So läßt Gott Heiden und Juden durch eine Periode des Ungehorsams und der Gottesferne hindurch gehen, um sie für seine Erbarmung und für den Empfang seiner Gnaden reif zu machen. Das größte Hemmnis, das sich dem göttlichen Erbarmen entgegen stellt, ist der Stolz der Menschen und der Völker. Dem Stolzen ist der Gedanke unerträglich, in allem von seinem Schöpfer und höchsten Herrn abhängig zu sein; er will seine eigenen Wege gehen und aus eigener Kraft sein Glück schmieden. Nur in einer demütigen Seele und nur in einem gläubigen Volk findet die Gnade den rechten Boden, ihre Wirksamkeit zu entfalten.

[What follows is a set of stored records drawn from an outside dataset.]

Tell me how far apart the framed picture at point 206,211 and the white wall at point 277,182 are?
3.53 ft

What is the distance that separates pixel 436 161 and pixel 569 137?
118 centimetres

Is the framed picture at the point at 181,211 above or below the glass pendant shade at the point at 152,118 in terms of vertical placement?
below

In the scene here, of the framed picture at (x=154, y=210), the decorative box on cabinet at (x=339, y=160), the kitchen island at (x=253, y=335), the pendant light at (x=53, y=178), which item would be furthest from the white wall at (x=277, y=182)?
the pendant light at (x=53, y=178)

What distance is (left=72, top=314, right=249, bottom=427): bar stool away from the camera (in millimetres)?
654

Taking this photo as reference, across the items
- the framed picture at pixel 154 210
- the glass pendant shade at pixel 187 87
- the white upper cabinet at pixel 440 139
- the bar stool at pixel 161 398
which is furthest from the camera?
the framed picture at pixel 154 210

Es kann ein Verdammungsurteil sein, wenn der Herr hochmütige Menschen und gottlose Nationen in ihrem Ungehorsam „einschließt“, sie in ihrer Treulosigkeit verhärtet. Es kann aber auch ein Mittel sein, den harten Boden für die Gnade aufnahmefähig zu machen. Sie sollen in der Tiefe der sittlichen Not, in die sie geraten sind, erkennen, wie bitter und böse es ist, den Herrn verlassen zu haben, und aus ihrer Ohnmacht die Hände wieder zur göttlichen Allmacht erheben. Paulus sah als erster in der griechisch-römischen Heidenwelt Gottes weisheitsvollen Plan sich enthüllen; er durfte als erster durch göttliche Offenbarung schauen, dass auch der Ungehorsam des jüdischen Volkes, die Ablehnung der messianischen Heilsbotschaft, nicht das letzte Stadium seiner Geschichte sein wird, dass vielmehr Gott auch den Ungehorsam Israels zuließ, damit es wieder Gnade finden könne. Was der Apostel in seiner Zeit erlebte, hat sich seitdem oftmals wiederholt.

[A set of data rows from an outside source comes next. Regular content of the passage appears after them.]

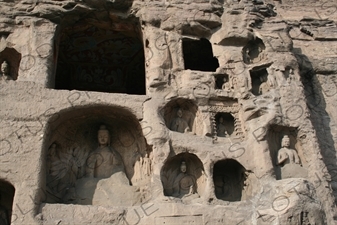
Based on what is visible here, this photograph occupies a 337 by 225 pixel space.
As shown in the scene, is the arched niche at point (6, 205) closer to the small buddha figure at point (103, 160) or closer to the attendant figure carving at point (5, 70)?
the small buddha figure at point (103, 160)

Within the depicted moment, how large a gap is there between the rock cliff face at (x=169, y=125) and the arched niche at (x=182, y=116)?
2 centimetres

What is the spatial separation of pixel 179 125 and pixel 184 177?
98cm

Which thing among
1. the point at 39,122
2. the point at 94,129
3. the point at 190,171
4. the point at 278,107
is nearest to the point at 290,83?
the point at 278,107

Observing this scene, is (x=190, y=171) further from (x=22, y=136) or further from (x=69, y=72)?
(x=69, y=72)

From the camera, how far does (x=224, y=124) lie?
7.67 metres

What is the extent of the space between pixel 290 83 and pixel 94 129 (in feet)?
12.6

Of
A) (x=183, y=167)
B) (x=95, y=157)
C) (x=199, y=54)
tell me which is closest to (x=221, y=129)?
(x=183, y=167)

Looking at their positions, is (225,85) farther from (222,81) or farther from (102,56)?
(102,56)

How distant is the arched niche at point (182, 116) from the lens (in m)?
7.37

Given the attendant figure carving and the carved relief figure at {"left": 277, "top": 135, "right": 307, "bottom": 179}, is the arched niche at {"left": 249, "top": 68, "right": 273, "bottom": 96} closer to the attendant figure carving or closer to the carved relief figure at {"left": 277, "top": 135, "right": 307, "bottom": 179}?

Die Weltgeschichte sah Menschen und Völker in den Abgrund des Unglaubens und der Gottlosigkeit absinken, sie sah auch, wie die seelische Not sie wieder für Wahrheit und Gnade empfänglich machte.
Tief innerlich ergriffen und in anbetendem Staunen steht der Apostel vor dem Bild der unendlichen Erbarmung Gottes, das sich seinen betrachtenden Blick dargeboten hat. Er durfte die letzten und tiefsten Zusammenhänge alles Heilsgeschehen erkennen und schauen, wie die göttliche Weisheit auf verschlungenen, uns Menschen oft rätselhaften Pfaden das Ziel der göttlichen Liebe erreicht. Welch ein Staunen muss es erst auslösen, wenn am Jüngsten Tag und in der Anschauung Gottes sich uns die geheimnisvollen Wege der Vorsehung enthüllen und wir die Weltgeschichte in ihrem wahren Sinn in Gott erkennen.
Das Wort des großen Apostels wird alsdann zum gemeinsamen Bekenntnis der ganzen Menschheit: „O Tiefe des Reichtums und der Weisheit und der Erkenntnis Gottes! Wie unerforschlich sind seine Urteile, wie unaufspürbar seine Wege!“ Der Blick über die Geschichte der Menschen und Völker macht es offenbar, wie unerschöpflich reich der Herr in seiner Gnade und Erbarmung ist, wie reich an Macht, zu retten, und an Mitteln und Wegen, sein Ziel zu erreichen. Welch eine Fülle göttlicher Weisheit und göttlichen Wissens enthüllt sich in der Leitung der einzelnen Menschen und in der Regierung der Nationen, im Strafen und Begnadigen. Wie verstand er es, alles Geschehen in Jahrhunderten und Jahrtausenden seinem Heilsplan dienstbar zu machen. Wie erbärmlich klein erscheint da der Mensch, der es gewagt hat, Gottes Walten zu kritisieren.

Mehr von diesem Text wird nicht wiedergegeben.